Legislative session of the Utah Territory

The 27th Utah Territorial Legislature met in 1886. The regular election for the Territorial Council and the House of Representatives was held August 3, 1885.

==Session==
The legislative session convened on January 11, 1886, at the City Hall in Salt Lake City, and ended on March 12, 1886.

==Members==

| Name | County | Office | Notes |
Territorial Council:
| Joseph Barton | Davis |  |  |
| Samuel Francis | Morgan |  |  |
| Joel Grover | Juab |  |  |
| James T. Hammond | Cache |  |  |
| Robert W. Heyborne | Iron |  |  |
| Jonathan S. Page | Utah |  |  |
| James Sharp | Salt Lake |  |  |
| Lewis W. Shurtliff | Weber |  |  |
| Martin Slack | Washington |  |  |
| Elias A. Smith | Salt Lake | President |  |
| John W. Taylor | Salt Lake |  |  |
| Luther T. Tuttle | Sanpete |  |  |
Territorial House of Representatives:
| Charles L. Anderson | Tooele |  |  |
| Richard H. Baty | Box Elder |  |  |
| John Q. Cannon | Salt Lake |  |  |
| John Clark | Salt Lake |  |  |
| William Creer | Utah |  |  |
| Philo T. Farnsworth Jr. | Beaver |  |  |
| Abram C. Hatch | Wasatch |  |  |
| John Houston | Garfield |  |  |
| Joseph Howell | Cache |  |  |
| Joseph Kimball | Rich |  |  |
| William H. King | Millard |  |  |
| Anthon H. Lund | Sanpete |  |  |
| Thomas J. McCullough | Utah |  |  |
| David C. McLaughlin | Summit |  |  |
| John Rider | Kane |  |  |
| William W. Riter | Salt Lake | Speaker |  |
| William C.A. Smoot Jr. | Utah |  |  |
| James R. Stewart | Morgan |  |  |
| Edwin Stratford | Weber |  |  |
| Albert D. Thurber | Sevier |  |  |
| Samuel R. Thurman | Utah |  |  |
| Joseph A. West | Weber |  |  |
| Orson A. Woolley | Salt Lake |  |  |
| Don Carlos Young | Salt Lake |  |  |

The House seat for Summit County faced a similar dispute to the House seat for Tooele in the Legislative Assembly of 1876. The Liberal Party ticket secured a rare victory over the dominant People's Party of the Mormon establishment, leading to the election of David C. McLaughlin to the House.

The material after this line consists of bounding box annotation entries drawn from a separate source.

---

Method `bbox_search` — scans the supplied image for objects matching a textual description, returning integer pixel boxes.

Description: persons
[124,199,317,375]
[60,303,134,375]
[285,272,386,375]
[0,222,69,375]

Losing candidate Ward E. Pack, who had previously represented Summit in the legislatures of 1876 and 1880, sought to contest the result, alleging illegal votes in the Park City precincts from which McLaughlin hailed. However, with the election overseen by the federal government's Utah Commission under the Edmunds Act, claims of fraud were rejected and the Liberal victory upheld.